We get a shell which only accepts encrypted commands, and the /help function tells us the format is:
/cmd AES(key, CBC, iv).encrypt(my_command)We also get a sample command, and if we try running it we will get some fairly helpful output:
Running b'ls -l'
total 8
-rw-r--r-- 1 root root 21 Apr 25 21:18 flag.txt
-rwxr-xr-x 1 root root 2066 Apr 25 21:50 server.pyIf we try running /cmd <random string>, we will just get a “What do you mean?!” error. We can assume that we get the error due to incorrect padding, and can try an attack that looks a bit like a padding oracle (but doesn’t quite go through the entire process).
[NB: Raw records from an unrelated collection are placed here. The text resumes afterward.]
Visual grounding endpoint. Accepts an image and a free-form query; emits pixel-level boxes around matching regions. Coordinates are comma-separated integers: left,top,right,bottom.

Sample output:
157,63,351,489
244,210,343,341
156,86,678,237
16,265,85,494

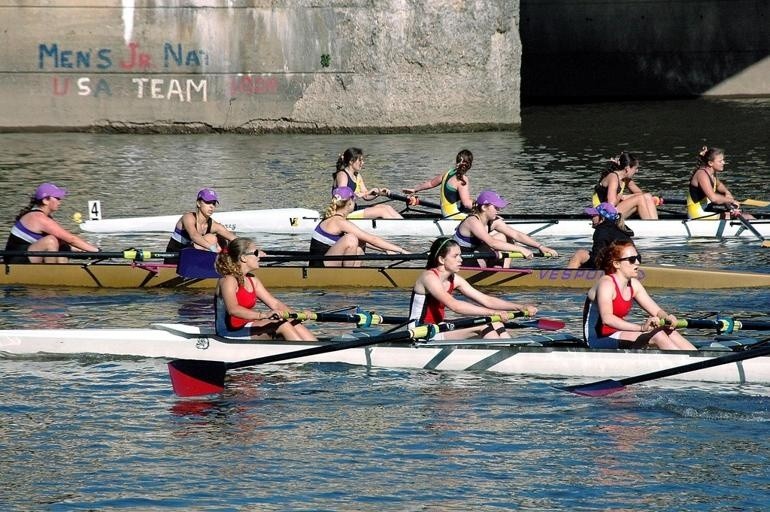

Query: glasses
616,255,641,264
243,249,258,257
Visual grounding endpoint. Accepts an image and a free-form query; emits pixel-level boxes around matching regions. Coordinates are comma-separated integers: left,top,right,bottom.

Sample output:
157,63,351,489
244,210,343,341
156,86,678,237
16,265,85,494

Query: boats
0,248,770,293
74,207,770,239
1,321,769,386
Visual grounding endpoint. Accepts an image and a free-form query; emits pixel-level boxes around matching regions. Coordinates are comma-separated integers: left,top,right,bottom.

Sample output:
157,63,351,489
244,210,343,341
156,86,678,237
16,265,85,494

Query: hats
584,202,617,221
476,191,512,209
197,188,220,205
333,186,358,200
35,183,69,200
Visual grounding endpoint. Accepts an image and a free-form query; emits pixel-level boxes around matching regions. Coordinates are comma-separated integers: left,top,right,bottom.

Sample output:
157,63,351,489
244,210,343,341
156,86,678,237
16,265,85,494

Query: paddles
659,196,769,208
167,306,536,396
550,339,766,398
176,248,552,279
272,312,565,333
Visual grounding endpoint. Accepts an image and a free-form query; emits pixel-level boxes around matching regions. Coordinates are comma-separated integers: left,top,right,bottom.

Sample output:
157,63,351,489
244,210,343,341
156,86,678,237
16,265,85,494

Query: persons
163,187,266,265
686,146,758,222
309,186,411,268
2,183,100,263
214,237,318,341
566,202,641,271
326,149,406,219
453,191,558,268
583,236,699,351
591,149,661,220
408,238,536,340
403,150,473,221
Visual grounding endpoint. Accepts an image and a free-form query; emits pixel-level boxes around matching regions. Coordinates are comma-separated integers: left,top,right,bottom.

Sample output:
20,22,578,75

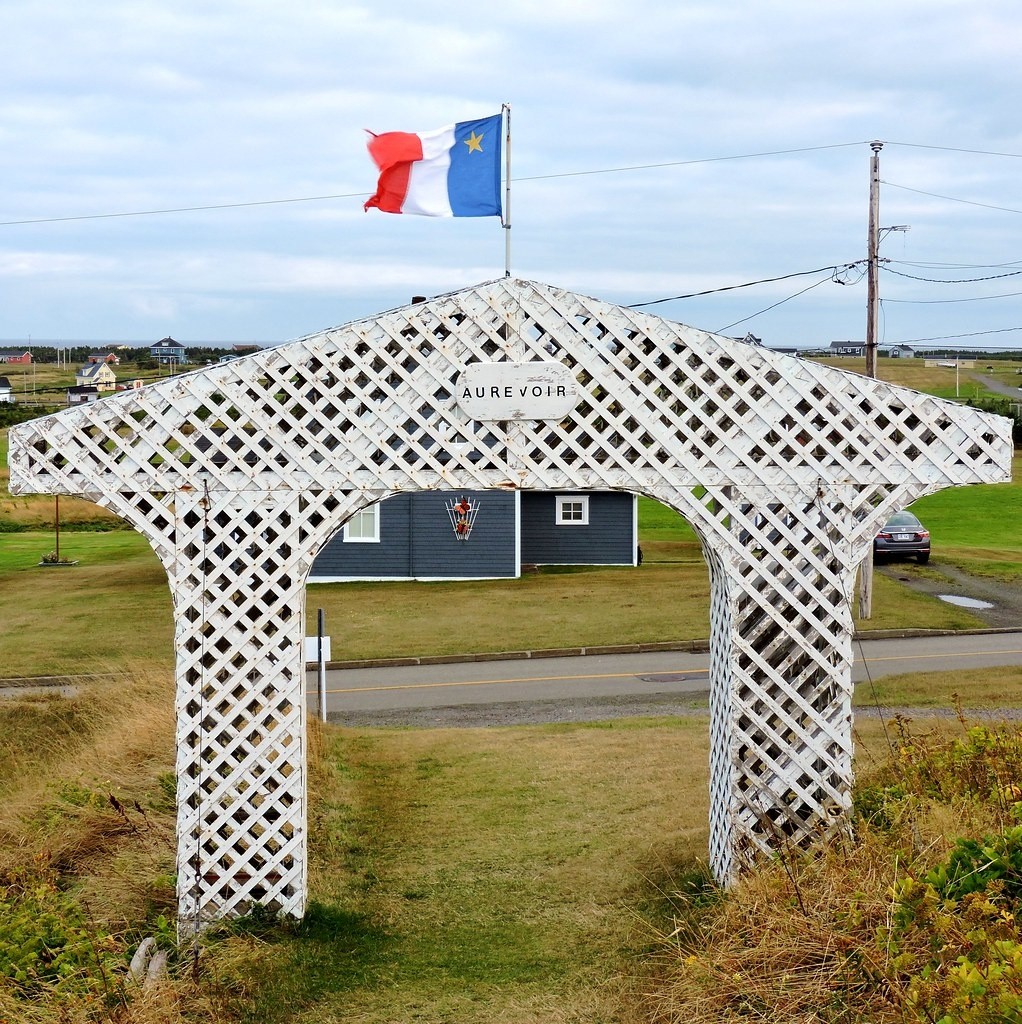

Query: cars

We will take an arbitrary 32-byte string, and try all possible values for the sixteenth byte until we hit a string with valid padding (since the last byte of the decrypted data is xored with the last byte of the first block).
Once we find it, the server will tell us what it decrypts to and try to execute (and get a bunch of errors, since it is gibberish). We can now change the start of the first block to get a command in the second block. Since we cannot control what comes before the command, we will simply add a semicolon before and after:
# the string with correct padding we found
get = b'\x15\x02\x9c;\x95\xe6\xcc\xe3\x10B\x97\x90\x9d7EYU\xad0A\xf8\xd6\x1f\xea\xaf\xd6\xf7\xa0>\x84D'
want = '; cat flag.txt;'
for i, w in enumerate(want):
base[i] = base[i] ^ ord(w) ^ get[i+16]
print('/cmd', binascii.hexlify(bytes(base)).decode('ascii'))Submitting this to the server runs <random data>; cat flag.txt; <random>, which throws several errors, but also prints the flag.